Source extract START

HP Lays Out Storage Architecture

Hewlett-Packard Co. has decided to make its presence known in the storage market and is now weighing in with its own storage area network (SAN) roadmap and architecture: HP Equation.

Compaq Computer Corp. has its Enterprise Network Storage Architecture (ENSA), Sun Microsystems Inc. has its StoreX, EMC Corp. has its Enterprise Storage Networks and IBM Corp. has its Seascape.

Hewlett-Packard Co. is now weighing in with its own storage area network (SAN) roadmap and architecture: HP Equation.

HP Equation differs from other SAN roadmaps and architectures in its commitment to immediate deployment of mixed storage systems. The introduction also signals an oncoming battle between HP and EMC, according to some analysts.

The heart of HP’s SAN is its new HP SureStore E Disk Array MC256, a 60-GB to 9-TB disk array that connects to HP-UX, Solaris, AIX and Windows NT environments. An 11-piece software portfolio with the disk array enables mirroring, online backup, resource sharing, security features, disk management, RAID management and remote administration. The storage management software is based on HP’s OpenView LAN management software.

"HP Equation is an intelligent storage architecture that will form the basis for everything we do in enterprise storage," says Marilyn Edling, general manager of HP’s enterprise storage solutions division. "It includes support for multiple platforms, multiple operating systems and multiple storage vendors."

HP has a joint technology and OEM agreement with Hitachi Ltd., which manufactures the SureStore disk array. The announcement of that deal represents the flash point with EMC.

HP has been selling EMC disk arrays in its storage solutions for several years, and will continue to resell EMC’s Symmetrix line of disk arrays to meet current obligations.

A report by the market analyst firm Aberdeen Group (www.aberdeen.com) estimates that EMC derives 20 percent of its revenues from HP-related sales and that EMC products may account for more than 50 percent of HP’s storage systems revenues.

"Aberdeen anticipates that EMC will react immediately to [the] announcement by selling directly in competition to HP and attempting to wrest account control in customer sites that have already purchased Symmetrix products from HP," write John Logan and David Hill, Aberdeen analysts.

While the Aberdeen analysts view the move as risky for HP, they see it as positive for customers: "Even though the HP-EMC repercussions are still unknown, it is obvious to Aberdeen that this is a major win-win market development for enterprise-level IS buyers."

Source extract END
Record extracts START

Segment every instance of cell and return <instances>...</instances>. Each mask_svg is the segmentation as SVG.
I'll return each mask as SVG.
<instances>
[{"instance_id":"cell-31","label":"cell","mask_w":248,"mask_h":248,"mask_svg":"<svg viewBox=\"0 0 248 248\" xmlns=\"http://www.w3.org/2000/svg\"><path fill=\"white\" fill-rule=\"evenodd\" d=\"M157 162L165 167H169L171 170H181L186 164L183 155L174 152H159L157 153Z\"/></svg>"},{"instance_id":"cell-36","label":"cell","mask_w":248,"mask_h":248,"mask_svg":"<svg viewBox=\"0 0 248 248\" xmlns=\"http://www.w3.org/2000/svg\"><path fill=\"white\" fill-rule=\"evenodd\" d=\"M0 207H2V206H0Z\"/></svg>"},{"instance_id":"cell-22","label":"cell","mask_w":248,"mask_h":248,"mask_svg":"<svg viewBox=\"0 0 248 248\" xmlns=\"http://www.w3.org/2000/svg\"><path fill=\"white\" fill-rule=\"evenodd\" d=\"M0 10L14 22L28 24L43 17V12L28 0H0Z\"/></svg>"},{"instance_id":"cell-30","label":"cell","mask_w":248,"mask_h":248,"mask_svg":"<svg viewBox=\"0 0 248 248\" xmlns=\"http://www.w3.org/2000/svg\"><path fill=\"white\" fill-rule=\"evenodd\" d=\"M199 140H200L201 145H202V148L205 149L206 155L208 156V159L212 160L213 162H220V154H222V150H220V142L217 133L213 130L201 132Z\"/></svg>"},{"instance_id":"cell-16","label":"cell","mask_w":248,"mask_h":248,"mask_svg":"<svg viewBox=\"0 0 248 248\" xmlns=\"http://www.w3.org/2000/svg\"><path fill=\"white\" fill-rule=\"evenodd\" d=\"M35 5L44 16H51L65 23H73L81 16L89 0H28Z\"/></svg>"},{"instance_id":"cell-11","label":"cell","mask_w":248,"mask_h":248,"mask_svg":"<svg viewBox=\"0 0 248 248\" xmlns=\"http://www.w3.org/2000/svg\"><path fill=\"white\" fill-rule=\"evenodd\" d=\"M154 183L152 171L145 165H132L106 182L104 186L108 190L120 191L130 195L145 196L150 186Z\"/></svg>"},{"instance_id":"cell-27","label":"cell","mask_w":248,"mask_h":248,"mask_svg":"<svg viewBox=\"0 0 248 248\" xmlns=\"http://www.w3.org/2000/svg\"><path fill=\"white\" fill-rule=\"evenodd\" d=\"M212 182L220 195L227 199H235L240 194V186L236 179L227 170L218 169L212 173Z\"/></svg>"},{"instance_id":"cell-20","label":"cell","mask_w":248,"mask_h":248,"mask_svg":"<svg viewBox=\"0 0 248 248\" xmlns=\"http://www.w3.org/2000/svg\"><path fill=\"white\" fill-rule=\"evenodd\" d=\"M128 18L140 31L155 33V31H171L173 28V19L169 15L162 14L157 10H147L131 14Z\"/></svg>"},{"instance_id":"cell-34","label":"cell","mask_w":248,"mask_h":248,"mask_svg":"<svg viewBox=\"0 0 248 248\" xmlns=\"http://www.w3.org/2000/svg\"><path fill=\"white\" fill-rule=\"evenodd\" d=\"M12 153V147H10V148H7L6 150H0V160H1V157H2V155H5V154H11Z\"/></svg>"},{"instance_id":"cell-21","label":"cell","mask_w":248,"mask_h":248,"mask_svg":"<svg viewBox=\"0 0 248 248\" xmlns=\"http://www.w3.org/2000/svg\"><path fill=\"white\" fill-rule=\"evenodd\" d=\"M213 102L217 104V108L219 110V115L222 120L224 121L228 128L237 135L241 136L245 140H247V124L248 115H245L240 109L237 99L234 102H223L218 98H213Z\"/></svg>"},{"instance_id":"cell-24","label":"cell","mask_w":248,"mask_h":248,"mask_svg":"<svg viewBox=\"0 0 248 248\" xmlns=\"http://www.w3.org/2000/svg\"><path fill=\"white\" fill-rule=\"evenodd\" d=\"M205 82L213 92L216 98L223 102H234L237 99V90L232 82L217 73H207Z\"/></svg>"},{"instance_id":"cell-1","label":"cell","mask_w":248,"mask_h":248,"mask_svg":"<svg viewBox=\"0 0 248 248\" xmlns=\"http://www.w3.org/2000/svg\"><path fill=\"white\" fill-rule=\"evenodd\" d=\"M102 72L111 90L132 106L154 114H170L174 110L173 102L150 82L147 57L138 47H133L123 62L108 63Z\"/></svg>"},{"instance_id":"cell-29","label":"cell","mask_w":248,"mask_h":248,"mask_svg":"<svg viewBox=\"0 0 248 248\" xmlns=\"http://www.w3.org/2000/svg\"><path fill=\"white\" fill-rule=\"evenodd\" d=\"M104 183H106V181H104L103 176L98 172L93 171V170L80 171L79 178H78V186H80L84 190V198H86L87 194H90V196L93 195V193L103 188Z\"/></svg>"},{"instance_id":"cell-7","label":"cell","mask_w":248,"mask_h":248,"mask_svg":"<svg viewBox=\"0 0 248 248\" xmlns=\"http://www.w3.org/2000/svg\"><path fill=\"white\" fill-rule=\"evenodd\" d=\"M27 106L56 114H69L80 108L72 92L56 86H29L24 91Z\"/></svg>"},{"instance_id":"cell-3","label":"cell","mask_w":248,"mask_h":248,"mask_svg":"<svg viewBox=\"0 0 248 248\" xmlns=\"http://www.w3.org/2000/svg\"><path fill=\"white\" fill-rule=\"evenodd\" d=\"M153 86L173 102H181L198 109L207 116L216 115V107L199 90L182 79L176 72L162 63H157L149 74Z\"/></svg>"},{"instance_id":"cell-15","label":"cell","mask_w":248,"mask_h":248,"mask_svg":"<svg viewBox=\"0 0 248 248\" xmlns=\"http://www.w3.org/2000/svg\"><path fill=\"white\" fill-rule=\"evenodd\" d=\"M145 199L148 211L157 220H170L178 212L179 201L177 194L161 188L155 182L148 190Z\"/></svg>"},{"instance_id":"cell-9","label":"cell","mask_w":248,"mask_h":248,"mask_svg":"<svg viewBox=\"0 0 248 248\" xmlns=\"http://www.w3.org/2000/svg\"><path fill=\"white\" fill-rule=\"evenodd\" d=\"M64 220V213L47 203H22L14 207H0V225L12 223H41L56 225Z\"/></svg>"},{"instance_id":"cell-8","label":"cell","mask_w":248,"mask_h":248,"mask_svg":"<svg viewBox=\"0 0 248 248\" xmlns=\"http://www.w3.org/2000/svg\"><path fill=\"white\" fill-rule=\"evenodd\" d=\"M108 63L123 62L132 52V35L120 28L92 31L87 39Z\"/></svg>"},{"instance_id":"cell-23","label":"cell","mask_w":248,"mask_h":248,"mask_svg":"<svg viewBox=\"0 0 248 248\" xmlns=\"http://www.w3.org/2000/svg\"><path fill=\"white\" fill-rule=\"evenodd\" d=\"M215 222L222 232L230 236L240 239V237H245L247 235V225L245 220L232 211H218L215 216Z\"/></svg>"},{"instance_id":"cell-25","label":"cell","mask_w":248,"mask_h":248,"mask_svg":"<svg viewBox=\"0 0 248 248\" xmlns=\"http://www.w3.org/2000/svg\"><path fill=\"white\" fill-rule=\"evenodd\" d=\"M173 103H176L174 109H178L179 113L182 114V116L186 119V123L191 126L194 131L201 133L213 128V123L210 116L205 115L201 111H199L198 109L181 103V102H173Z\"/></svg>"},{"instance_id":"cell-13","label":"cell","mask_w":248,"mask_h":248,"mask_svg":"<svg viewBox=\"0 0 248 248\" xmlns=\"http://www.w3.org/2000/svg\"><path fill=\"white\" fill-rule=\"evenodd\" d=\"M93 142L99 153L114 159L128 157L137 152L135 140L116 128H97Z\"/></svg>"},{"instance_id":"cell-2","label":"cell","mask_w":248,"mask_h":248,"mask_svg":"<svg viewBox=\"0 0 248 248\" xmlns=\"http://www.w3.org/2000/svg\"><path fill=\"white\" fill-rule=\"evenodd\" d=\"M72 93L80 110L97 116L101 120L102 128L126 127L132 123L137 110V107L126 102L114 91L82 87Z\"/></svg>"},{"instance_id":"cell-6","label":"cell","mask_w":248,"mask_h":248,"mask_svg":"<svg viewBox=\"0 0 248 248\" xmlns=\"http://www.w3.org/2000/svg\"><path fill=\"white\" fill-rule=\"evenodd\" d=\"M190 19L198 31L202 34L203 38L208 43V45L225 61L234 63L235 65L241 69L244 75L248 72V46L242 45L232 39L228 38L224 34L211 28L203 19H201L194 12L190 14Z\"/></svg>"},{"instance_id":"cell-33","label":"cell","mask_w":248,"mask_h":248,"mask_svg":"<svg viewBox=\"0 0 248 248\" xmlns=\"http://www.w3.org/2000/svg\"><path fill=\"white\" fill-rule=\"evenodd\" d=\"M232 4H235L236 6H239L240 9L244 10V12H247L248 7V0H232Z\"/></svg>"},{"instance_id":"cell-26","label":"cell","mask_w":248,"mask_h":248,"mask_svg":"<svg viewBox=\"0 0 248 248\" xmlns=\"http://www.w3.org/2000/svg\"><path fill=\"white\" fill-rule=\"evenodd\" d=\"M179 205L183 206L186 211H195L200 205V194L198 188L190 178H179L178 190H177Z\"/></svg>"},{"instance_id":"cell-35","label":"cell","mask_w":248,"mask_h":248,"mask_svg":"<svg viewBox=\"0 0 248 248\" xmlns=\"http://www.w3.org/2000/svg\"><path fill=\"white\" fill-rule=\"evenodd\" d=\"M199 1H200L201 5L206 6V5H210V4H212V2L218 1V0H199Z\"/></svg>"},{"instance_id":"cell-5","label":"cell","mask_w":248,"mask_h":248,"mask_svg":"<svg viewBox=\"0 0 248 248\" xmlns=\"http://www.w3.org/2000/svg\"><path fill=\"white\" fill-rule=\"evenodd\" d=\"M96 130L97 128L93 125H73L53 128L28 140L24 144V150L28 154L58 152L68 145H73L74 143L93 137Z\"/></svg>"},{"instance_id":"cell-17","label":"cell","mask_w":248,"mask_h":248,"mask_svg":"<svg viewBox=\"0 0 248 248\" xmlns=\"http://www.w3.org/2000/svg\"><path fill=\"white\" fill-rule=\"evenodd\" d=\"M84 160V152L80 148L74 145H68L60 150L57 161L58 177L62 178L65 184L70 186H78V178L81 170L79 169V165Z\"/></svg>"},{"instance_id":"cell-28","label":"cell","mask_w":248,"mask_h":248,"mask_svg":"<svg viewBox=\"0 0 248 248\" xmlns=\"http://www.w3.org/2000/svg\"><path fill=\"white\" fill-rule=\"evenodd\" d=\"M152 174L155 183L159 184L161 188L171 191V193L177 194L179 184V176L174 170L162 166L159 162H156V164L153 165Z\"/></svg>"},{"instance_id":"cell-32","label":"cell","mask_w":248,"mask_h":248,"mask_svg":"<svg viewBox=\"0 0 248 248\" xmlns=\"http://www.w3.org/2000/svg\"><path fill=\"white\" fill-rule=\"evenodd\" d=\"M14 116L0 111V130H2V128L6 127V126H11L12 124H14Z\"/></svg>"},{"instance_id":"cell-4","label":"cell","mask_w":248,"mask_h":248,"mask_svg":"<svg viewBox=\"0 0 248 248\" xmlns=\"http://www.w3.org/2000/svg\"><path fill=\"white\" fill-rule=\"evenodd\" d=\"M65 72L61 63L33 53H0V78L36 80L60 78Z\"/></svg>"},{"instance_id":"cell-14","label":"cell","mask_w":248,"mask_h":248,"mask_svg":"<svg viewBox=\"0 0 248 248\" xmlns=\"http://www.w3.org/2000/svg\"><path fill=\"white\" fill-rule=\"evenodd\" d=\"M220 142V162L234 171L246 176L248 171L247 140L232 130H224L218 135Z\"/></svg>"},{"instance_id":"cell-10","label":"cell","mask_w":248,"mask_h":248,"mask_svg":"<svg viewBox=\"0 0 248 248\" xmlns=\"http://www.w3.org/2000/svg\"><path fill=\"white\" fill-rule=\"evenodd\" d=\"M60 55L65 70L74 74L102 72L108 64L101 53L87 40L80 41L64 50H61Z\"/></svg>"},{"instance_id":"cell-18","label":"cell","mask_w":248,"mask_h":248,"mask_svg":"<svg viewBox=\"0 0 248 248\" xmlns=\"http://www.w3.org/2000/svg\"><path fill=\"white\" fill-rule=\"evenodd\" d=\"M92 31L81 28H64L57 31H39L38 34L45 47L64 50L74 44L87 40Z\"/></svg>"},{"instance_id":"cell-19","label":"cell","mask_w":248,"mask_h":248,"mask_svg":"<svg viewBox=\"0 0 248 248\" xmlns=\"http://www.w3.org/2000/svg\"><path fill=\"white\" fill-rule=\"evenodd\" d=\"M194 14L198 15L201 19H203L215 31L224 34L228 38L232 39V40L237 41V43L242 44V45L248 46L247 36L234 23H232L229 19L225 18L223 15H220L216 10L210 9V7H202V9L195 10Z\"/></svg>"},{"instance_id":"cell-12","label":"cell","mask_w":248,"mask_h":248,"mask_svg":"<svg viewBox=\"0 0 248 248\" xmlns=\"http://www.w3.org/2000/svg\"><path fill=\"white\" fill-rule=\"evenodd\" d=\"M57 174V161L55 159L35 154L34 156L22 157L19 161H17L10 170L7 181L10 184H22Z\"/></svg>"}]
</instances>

Record extracts END

◆ Requirement 1:
Answer these questions about the HP storage article:
(a) What capacity range does the HP SureStore E Disk Array MC256 cover?
(b) Which company manufactures the SureStore disk array?
(c) What share of EMC's revenues does the Aberdeen Group report estimate comes from HP-related sales?
◆ Requirement 2: Rewrite the stretch of the HP storage article from "HP has been" through "Hill, Aberdeen analysts.", swapping "resell" for "offer".
None of the entries are needed here.

◆ Written solution 1:
(a) 60 GB to 9 TB
(b) Hitachi Ltd.
(c) 20 percent

◆ Written solution 2:
HP has been selling EMC disk arrays in its storage solutions for several years, and will continue to offer EMC’s Symmetrix line of disk arrays to meet current obligations.

A report by the market analyst firm Aberdeen Group (www.aberdeen.com) estimates that EMC derives 20 percent of its revenues from HP-related sales and that EMC products may account for more than 50 percent of HP’s storage systems revenues.

"Aberdeen anticipates that EMC will react immediately to [the] announcement by selling directly in competition to HP and attempting to wrest account control in customer sites that have already purchased Symmetrix products from HP," write John Logan and David Hill, Aberdeen analysts.